Cette année, seuls 300 pèlerins sur les 600 prévus ont pu partir, l’Arabie Saoudite ayant réduit drastiquement les « visas hadj » accordés pour chaque pays. « C’est sans doute à cause des reproches que la communauté internationale ne cesse de faire à l’Arabie Saoudite arguant que beaucoup de gens décèdent lors du hadj à cause de la chaleur terrible qui règne dans cette région », explique le secrétaire de l’association Djamou. Cette dernière a donc dû faire une sélection drastique des candidats au hadj cette année et elle a logiquement privilégié ceux qui n’avaient encore jamais pu accomplir ce 5ème pilier de l’islam dans leur vie. En tout cas, les 300 Mahorais sont revenus sains et saufs. « Ceux qui décèdent là-bas sont ceux qui ne respectent pas les règles données par l’Arabie Saoudite. Désormais on est très encadrés avec des consignes précises pour toutes les étapes du pèlerinage qu’on reçoit aussi par sms sur nos téléphones portables », précise Kassim Chadhouli.
Un pèlerinage en plusieurs étapes
A cause de ces soucis de visas, les pèlerins ne sont partis que le 10 juin au lieu des 4 et 5. Ils ont cependant pu arriver à temps pour se trouver dans la plaine Arafat le jour J, un jour bien précis défini par le calendrier lunaire musulman. « Selon la tradition, quand Allah a chassé Adam et Eve de l’Eden, ils ont été séparés en arrivant sur la Terre. Ils ont erré seuls chacun de leur côté pendant plusieurs centaines d’années avant de se retrouver enfin sur la plaine Arafat en Arabie Saoudite. Ce lieu est comme « un vortex » où Allah pardonne aux fidèle tous ses péchés comme il a aussi pardonné à Adam et Eve », explique Kassim Chadhouli. Il développe en expliquant qu’en ce lieu « il n’y a rien de spécial à faire si ce n’est se connecter à Allah en répétant des incantations dans sa propre langue ». L’Arabie Saoudite a fait installer des stands climatisés pour assurer un minimum de confort aux pèlerins.

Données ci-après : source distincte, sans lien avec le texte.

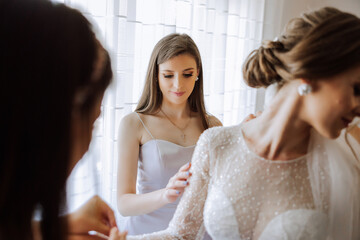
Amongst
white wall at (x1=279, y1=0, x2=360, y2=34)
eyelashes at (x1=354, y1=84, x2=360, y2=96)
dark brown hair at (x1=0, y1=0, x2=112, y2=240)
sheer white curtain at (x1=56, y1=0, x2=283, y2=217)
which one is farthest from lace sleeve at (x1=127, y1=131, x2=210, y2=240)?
white wall at (x1=279, y1=0, x2=360, y2=34)

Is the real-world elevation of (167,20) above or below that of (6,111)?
above

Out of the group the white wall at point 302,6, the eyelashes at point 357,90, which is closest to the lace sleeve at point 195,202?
the eyelashes at point 357,90

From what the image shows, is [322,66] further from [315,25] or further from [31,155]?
→ [31,155]

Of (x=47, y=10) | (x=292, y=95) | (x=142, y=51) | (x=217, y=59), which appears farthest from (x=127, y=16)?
(x=47, y=10)

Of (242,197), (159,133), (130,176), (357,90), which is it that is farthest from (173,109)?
(357,90)

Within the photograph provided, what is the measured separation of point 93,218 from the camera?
3.16 feet

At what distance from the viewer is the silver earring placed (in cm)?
92

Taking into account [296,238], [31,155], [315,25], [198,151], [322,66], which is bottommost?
[296,238]

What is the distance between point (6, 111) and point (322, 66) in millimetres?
750

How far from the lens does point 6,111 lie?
562 mm

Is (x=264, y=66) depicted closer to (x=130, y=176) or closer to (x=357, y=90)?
(x=357, y=90)

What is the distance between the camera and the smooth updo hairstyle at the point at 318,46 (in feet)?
2.83

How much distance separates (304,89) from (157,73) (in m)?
0.91

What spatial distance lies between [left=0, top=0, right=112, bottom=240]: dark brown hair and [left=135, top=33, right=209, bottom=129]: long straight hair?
1012mm
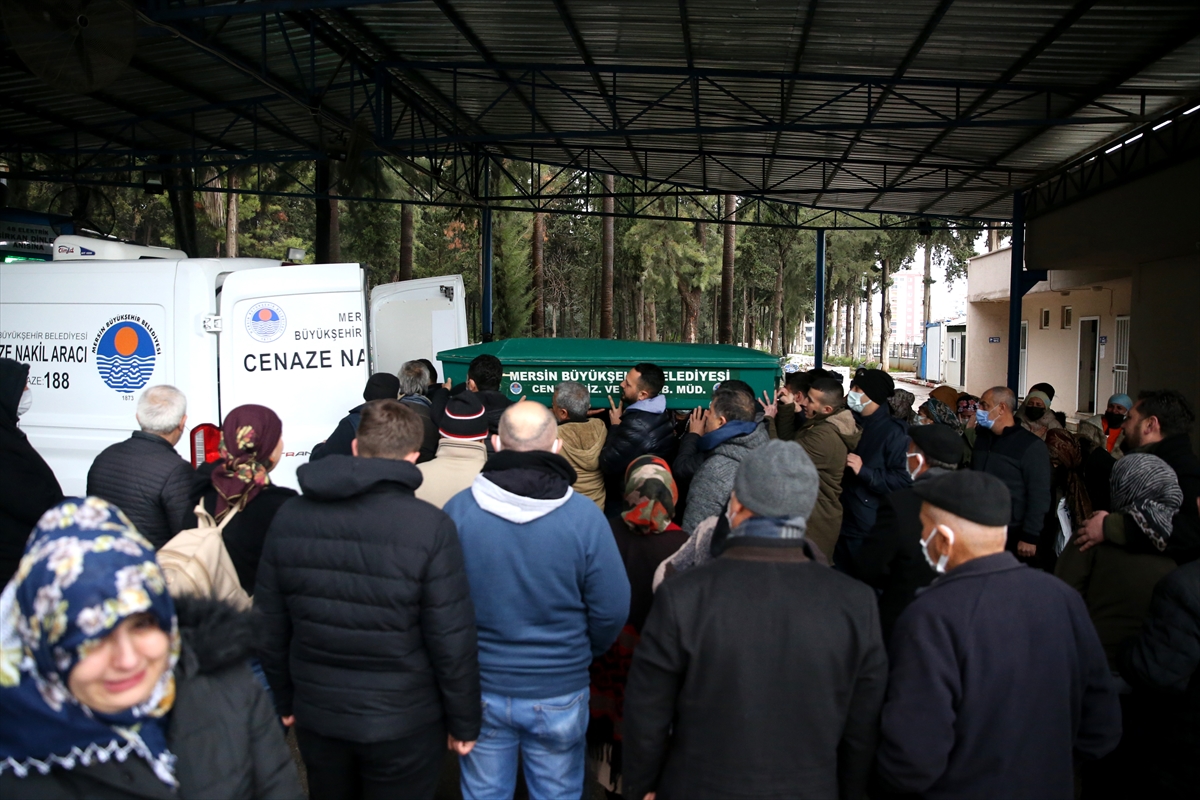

Ensuite pour rentrer dans la Mecque, qui est une « terre bénite », il faut se mettre en « état de sacralisation » en effectuant certains rituels comme se laver et revêtir 2 habits blancs. Le tout en se concentrant et en se en répétant « Je quitte ma vie d’avant pour discuter avec mon Seigneur ». Cette incantation est ensuite dite à haute voix, puis criée, sur le chemin menant à la Kaaba, édifice datant du 7ème et recouvert d’une étoffe de soie noire. Se trouvant presque au centre de la cour de la grande mosquée de la Mecque, elle est le lieu le plus sacré de l’islam. Dans son angle sud-est est enchâssé la « pierre noire », relique islamique qui remonterait à l’époque d’Adam et Eve selon la tradition.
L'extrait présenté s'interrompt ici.